Segment Start: PAGE TEXT

Whitey Bulger’s ex-pals line up to bury John Connolly

By Peter Gelzinis | Sunday, September 14, 2008 | bostonherald.com | Columnists

In a Miami courtroom tomorrow, the past will once again catch up to John Connolly. The former FBI agent who prosecutors say made it so much easier for friends like Whitey Bulger and Stevie Flemmi to kill people will stand trial for one of those murders.

It will mark the second time in six years the rogue G-Man, affectionately dubbed “Zip” by Whitey, faces a jury. The first time around he was sent off to prison for 11 years for his efforts to obstruct justice. But the hometown jury stopped just short of believing that this flamboyant fed, who liked to sport French cuffs and have his nails manicured, enabled Whitey to kill a couple of problematic hoods who seemed poised to roll over on him.

Tomorrow, Whitey Bulger’s devoted FBI manservant will be 1,500 miles away from home. This time, John will be led to the defense table in shackles, rather than allowed to sit with his wife and kids. And the murder of a Jai Alai executive named John Callahan will be haunting him.

The story of this trial might best be summed up in a punch line Bill Cosby made famous back when he was TV’s favorite doctor, Cliff Huxtable . . . and Whitey Bulger was still killing people.

“Remember, I brought you into this world,” Cosby would say to one of his petulant children, “and I can take you out.”

Segment End: PAGE TEXT
Segment Start: SUPPLIED RECORDS

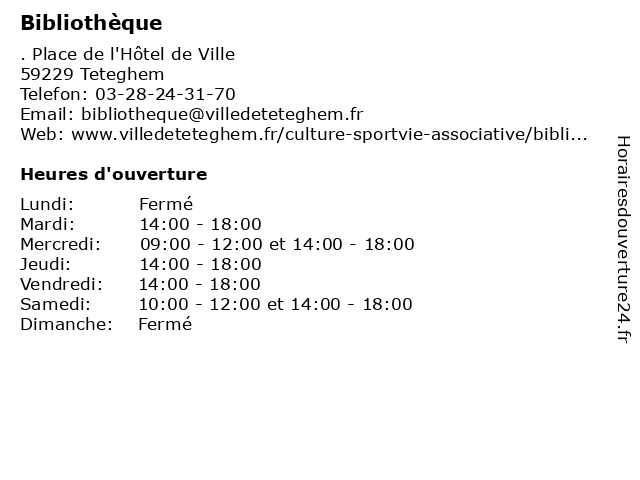 Bibliothèque

. Place de l'Hôtel de Ville
59229 Teteghem
Telefon: 03-28-24-31-70
Email: bibliotheque@villedeteteghem.fr
Web: www.villedeteteghem.fr/culture-sportvie-associative/bibli...

Heures d'ouverture

| | |
|---|---|
| Lundi: | Fermé |
| Mardi: | 14:00 - 18:00 |
| Mercredi: | 09:00 - 12:00 et 14:00 - 18:00 |
| Jeudi: | 14:00 - 18:00 |
| Vendredi: | 14:00 - 18:00 |
| Samedi: | 10:00 - 12:00 et 14:00 - 18:00 |
| Dimanche: | Fermé |

Horairesdouverture24.fr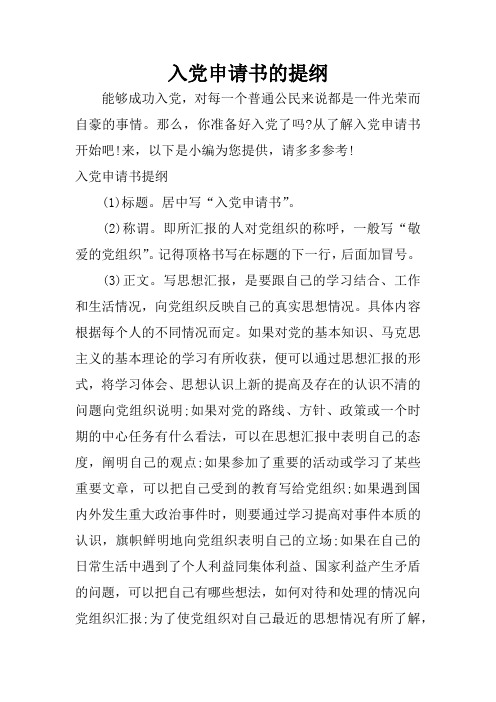 入党申请书的提纲

能够成功入党，对每一个普通公民来说都是一件光荣而自豪的事情。那么，你准备好入党了吗?从了解入党申请书开始吧!来，以下是小编为您提供，请多多参考!

入党申请书提纲

(1)标题。居中写“入党申请书”。

(2)称谓。即所汇报的人对党组织的称呼，一般写“敬爱的党组织”。记得顶格书写在标题的下一行，后面加冒号。

(3)正文。写思想汇报，是要跟自己的学习结合、工作和生活情况，向党组织反映自己的真实思想情况。具体内容根据每个人的不同情况而定。如果对党的基本知识、马克思主义的基本理论的学习有所收获，便可以通过思想汇报的形式，将学习体会、思想认识上新的提高及存在的认识不清的问题向党组织说明;如果对党的路线、方针、政策或一个时期的中心任务有什么看法，可以在思想汇报中表明自己的态度，阐明自己的观点;如果参加了重要的活动或学习了某些重要文章，可以把自己受到的教育写给党组织;如果遇到国内外发生重大政治事件时，则要通过学习提高对事件本质的认识，旗帜鲜明地向党组织表明自己的立场;如果在自己的日常生活中遇到了个人利益同集体利益、国家利益产生矛盾的问题，可以把自己有哪些想法，如何对待和处理的情况向党组织汇报;为了使党组织对自己最近的思想情况有所了解，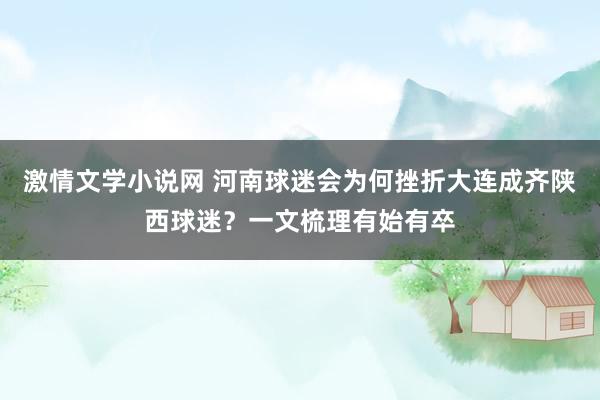 激情文学小说网 河南球迷会为何挫折大连成齐陕西球迷？一文梳理有始有卒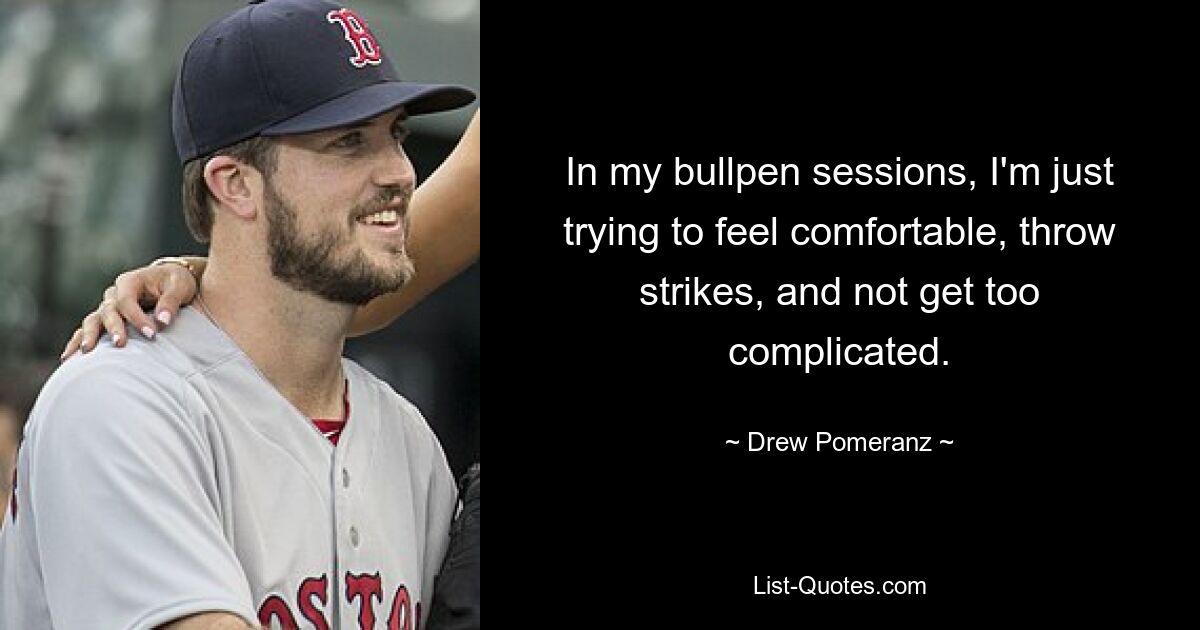 B

OSTO

In my bullpen sessions, I'm just trying to feel comfortable, throw strikes, and not get too complicated.

~ Drew Pomeranz ~

List-Quotes.com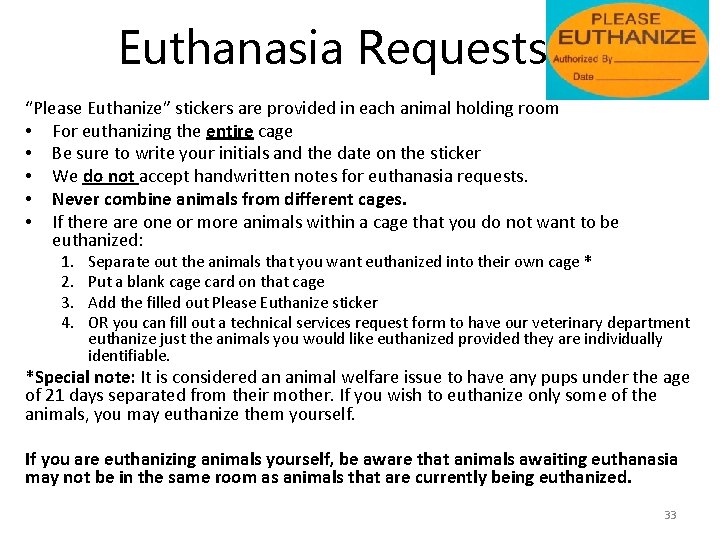 Euthanasia Requests

PLEASE
EUTHANIZE
Authorized By ____
Date ____

"Please Euthanize" stickers are provided in each animal holding room

• For euthanizing the entire cage
• Be sure to write your initials and the date on the sticker
• We do not accept handwritten notes for euthanasia requests.
• Never combine animals from different cages.
• If there are one or more animals within a cage that you do not want to be euthanized:

1. Separate out the animals that you want euthanized into their own cage *
2. Put a blank cage card on that cage
3. Add the filled out Please Euthanize sticker
4. OR you can fill out a technical services request form to have our veterinary department euthanize just the animals you would like euthanized provided they are individually identifiable.

*Special note: It is considered an animal welfare issue to have any pups under the age of 21 days separated from their mother. If you wish to euthanize only some of the animals, you may euthanize them yourself.

If you are euthanizing animals yourself, be aware that animals awaiting euthanasia may not be in the same room as animals that are currently being euthanized.

33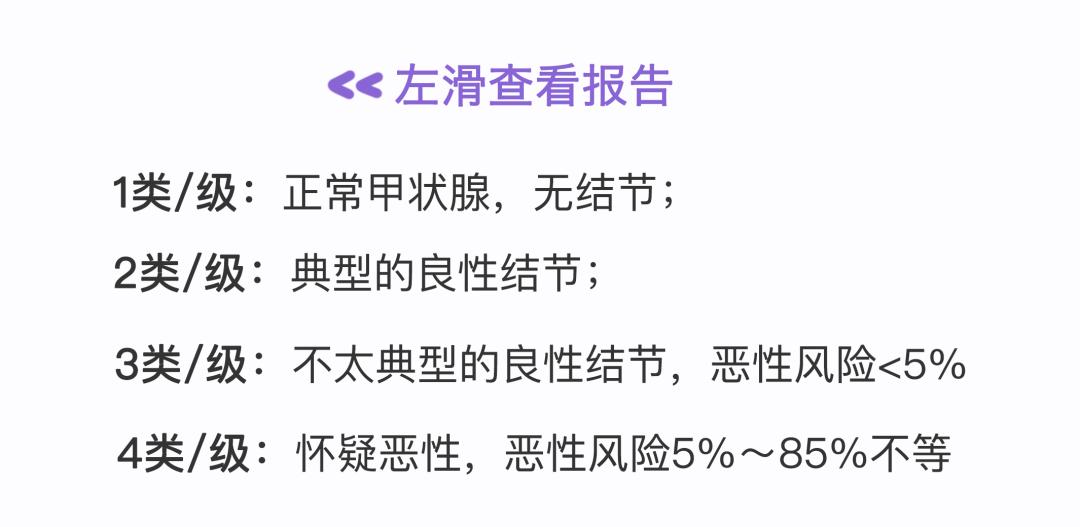 << 左滑查看报告

1类/级：正常甲状腺，无结节；

2类/级：典型的良性结节；

3类/级：不太典型的良性结节，恶性风险<5%

4类/级：怀疑恶性，恶性风险5%～85%不等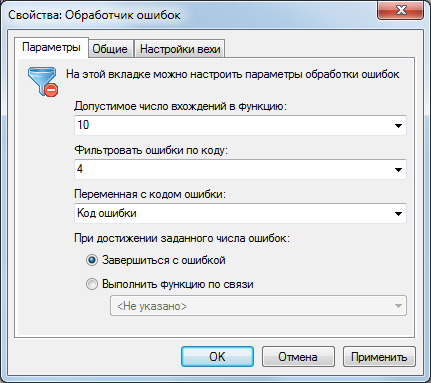 Свойства: Обработчик ошибок

Параметры
Общие
Настройки вехи

На этой вкладке можно настроить параметры обработки ошибок

Допустимое число вхождений в функцию:
10

Фильтровать ошибки по коду:
4

Переменная с кодом ошибки:
Код ошибки

При достижении заданного числа ошибок:
Завершиться с ошибкой
Выполнить функцию по связи
<Не указано>

OK
Отмена
Применить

Segment End: SUPPLIED RECORDS

STUDY QUESTIONS
**1.** Repeat everything in the Connolly column from "Tomorrow, Whitey Bulger’s" down to "be haunting him.", keeping the wording unchanged.
**2.** From the paragraphs of the Connolly column that follow the byline, list every real person named with both a first and a last name. Leave out the fictional TV character.

EXERCISE ANSWERS
**1.**
Tomorrow, Whitey Bulger’s devoted FBI manservant will be 1,500 miles away from home. This time, John will be led to the defense table in shackles, rather than allowed to sit with his wife and kids. And the murder of a Jai Alai executive named John Callahan will be haunting him.

**2.**
- John Connolly
- Whitey Bulger
- Stevie Flemmi
- John Callahan
- Bill Cosby